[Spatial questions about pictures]
'''

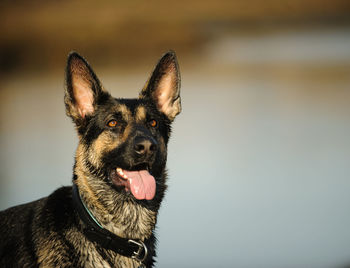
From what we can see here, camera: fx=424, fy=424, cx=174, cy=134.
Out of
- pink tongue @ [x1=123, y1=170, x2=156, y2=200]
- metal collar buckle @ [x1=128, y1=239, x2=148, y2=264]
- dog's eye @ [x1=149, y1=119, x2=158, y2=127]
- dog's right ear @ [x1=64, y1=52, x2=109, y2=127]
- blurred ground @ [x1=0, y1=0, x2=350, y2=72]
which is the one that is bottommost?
metal collar buckle @ [x1=128, y1=239, x2=148, y2=264]

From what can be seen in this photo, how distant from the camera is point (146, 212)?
8.48 feet

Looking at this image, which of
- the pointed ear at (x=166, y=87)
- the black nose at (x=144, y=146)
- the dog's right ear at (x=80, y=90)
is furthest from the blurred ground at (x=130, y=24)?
the black nose at (x=144, y=146)

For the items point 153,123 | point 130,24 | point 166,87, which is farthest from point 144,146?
point 130,24

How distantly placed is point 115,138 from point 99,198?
0.37 m

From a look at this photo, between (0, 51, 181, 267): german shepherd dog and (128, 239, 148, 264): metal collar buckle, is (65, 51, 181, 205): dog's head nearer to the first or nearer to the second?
(0, 51, 181, 267): german shepherd dog

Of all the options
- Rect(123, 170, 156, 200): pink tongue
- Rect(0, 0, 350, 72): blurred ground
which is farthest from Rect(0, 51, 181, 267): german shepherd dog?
Rect(0, 0, 350, 72): blurred ground

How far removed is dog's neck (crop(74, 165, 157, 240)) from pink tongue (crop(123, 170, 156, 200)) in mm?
145

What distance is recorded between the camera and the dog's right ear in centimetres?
254

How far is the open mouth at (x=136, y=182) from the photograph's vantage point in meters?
2.43

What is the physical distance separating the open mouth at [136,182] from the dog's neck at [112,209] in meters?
0.08

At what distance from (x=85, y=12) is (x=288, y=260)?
3.65 meters

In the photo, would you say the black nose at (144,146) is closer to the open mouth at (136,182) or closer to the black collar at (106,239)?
the open mouth at (136,182)

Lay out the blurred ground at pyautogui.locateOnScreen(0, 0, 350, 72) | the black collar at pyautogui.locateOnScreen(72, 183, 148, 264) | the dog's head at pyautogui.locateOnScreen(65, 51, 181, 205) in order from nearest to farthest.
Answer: the black collar at pyautogui.locateOnScreen(72, 183, 148, 264) → the dog's head at pyautogui.locateOnScreen(65, 51, 181, 205) → the blurred ground at pyautogui.locateOnScreen(0, 0, 350, 72)

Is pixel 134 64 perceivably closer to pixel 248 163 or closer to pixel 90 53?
pixel 90 53
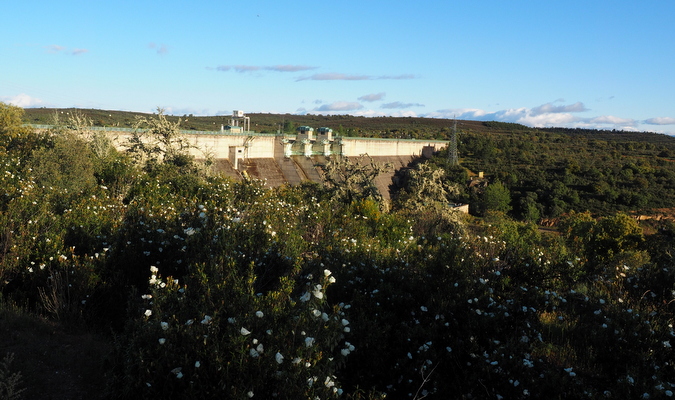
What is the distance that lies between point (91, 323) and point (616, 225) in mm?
24005

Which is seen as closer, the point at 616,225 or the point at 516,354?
the point at 516,354

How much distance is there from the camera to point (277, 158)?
136 feet

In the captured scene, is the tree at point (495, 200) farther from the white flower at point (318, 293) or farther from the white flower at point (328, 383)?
the white flower at point (328, 383)

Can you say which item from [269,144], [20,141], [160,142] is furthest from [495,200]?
[20,141]

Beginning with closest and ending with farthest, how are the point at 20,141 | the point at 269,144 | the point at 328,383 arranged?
the point at 328,383
the point at 20,141
the point at 269,144

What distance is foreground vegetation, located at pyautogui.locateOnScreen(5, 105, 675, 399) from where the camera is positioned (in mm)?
4098

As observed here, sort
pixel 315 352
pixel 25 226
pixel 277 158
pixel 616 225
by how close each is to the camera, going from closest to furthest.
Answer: pixel 315 352 → pixel 25 226 → pixel 616 225 → pixel 277 158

'''

▶ Given exercise
Update all the lines above by replacing "dog's right ear" with "dog's raised ear" wherever it occurs, changing nothing else. Leave the pictures out of your answer.

▶ Answer to the problem
From what we can see here, camera: fx=424, fy=424, cx=174, cy=134.
Out of
- pink tongue @ [x1=123, y1=170, x2=156, y2=200]
- metal collar buckle @ [x1=128, y1=239, x2=148, y2=264]
- dog's eye @ [x1=149, y1=119, x2=158, y2=127]
- dog's raised ear @ [x1=64, y1=52, x2=109, y2=127]
- blurred ground @ [x1=0, y1=0, x2=350, y2=72]
which is the one that is bottommost?
metal collar buckle @ [x1=128, y1=239, x2=148, y2=264]

From what can be seen in this photo, how distant from the camera is point (146, 212)?
8.48 feet

Looking at this image, which of
- the pointed ear at (x=166, y=87)
- the black nose at (x=144, y=146)
- the dog's raised ear at (x=80, y=90)
is furthest from the blurred ground at (x=130, y=24)?
the black nose at (x=144, y=146)

For the items point 153,123 | point 130,24 | point 166,87, which is farthest from point 144,146?
point 130,24

How distantly placed is point 115,138 from point 99,198?
0.37 m

From a look at this photo, between (0, 51, 181, 267): german shepherd dog and (128, 239, 148, 264): metal collar buckle, is (65, 51, 181, 205): dog's head nearer to the first or nearer to the second?
(0, 51, 181, 267): german shepherd dog

Of all the options
- Rect(123, 170, 156, 200): pink tongue
- Rect(0, 0, 350, 72): blurred ground
which is farthest from Rect(0, 51, 181, 267): german shepherd dog?
Rect(0, 0, 350, 72): blurred ground

How far removed is dog's neck (crop(74, 165, 157, 240)) from pink tongue (crop(123, 170, 156, 200)) in mm?
145

What distance is recorded between the camera and the dog's raised ear in centimetres?
254

How far is the open mouth at (x=136, y=182) from the photograph's vantage point in meters?
2.43

What is the physical distance separating the open mouth at [136,182] from the dog's neck at [112,209] in meters?
0.08

At what distance from (x=85, y=12) is (x=288, y=260)?
3.65 meters

In the photo, would you say the black nose at (144,146) is closer to the open mouth at (136,182) or closer to the black collar at (106,239)?
the open mouth at (136,182)

Lay out the blurred ground at pyautogui.locateOnScreen(0, 0, 350, 72) | the black collar at pyautogui.locateOnScreen(72, 183, 148, 264) | the dog's head at pyautogui.locateOnScreen(65, 51, 181, 205) in order from nearest to farthest.
Answer: the black collar at pyautogui.locateOnScreen(72, 183, 148, 264) → the dog's head at pyautogui.locateOnScreen(65, 51, 181, 205) → the blurred ground at pyautogui.locateOnScreen(0, 0, 350, 72)

Is pixel 134 64 perceivably closer to pixel 248 163 or closer to pixel 90 53?
pixel 90 53
What is the distance that lies between point (91, 323) and point (616, 225) in mm?
24005

Which is seen as closer, the point at 616,225 or the point at 516,354?
the point at 516,354

How much distance is there from the camera to point (277, 158)?
136 feet

In the captured scene, is the tree at point (495, 200) farther from the white flower at point (318, 293) or farther from the white flower at point (328, 383)?
the white flower at point (328, 383)

Can you say which item from [269,144], [20,141], [160,142] is furthest from [495,200]?
[20,141]

Beginning with closest and ending with farthest, how are the point at 20,141 | the point at 269,144 | the point at 328,383 arranged?
the point at 328,383
the point at 20,141
the point at 269,144

What distance is foreground vegetation, located at pyautogui.locateOnScreen(5, 105, 675, 399) from where the camera is positioned (in mm)?
4098

As observed here, sort
pixel 315 352
pixel 25 226
pixel 277 158
pixel 616 225
by how close each is to the camera, going from closest to furthest.
Answer: pixel 315 352 → pixel 25 226 → pixel 616 225 → pixel 277 158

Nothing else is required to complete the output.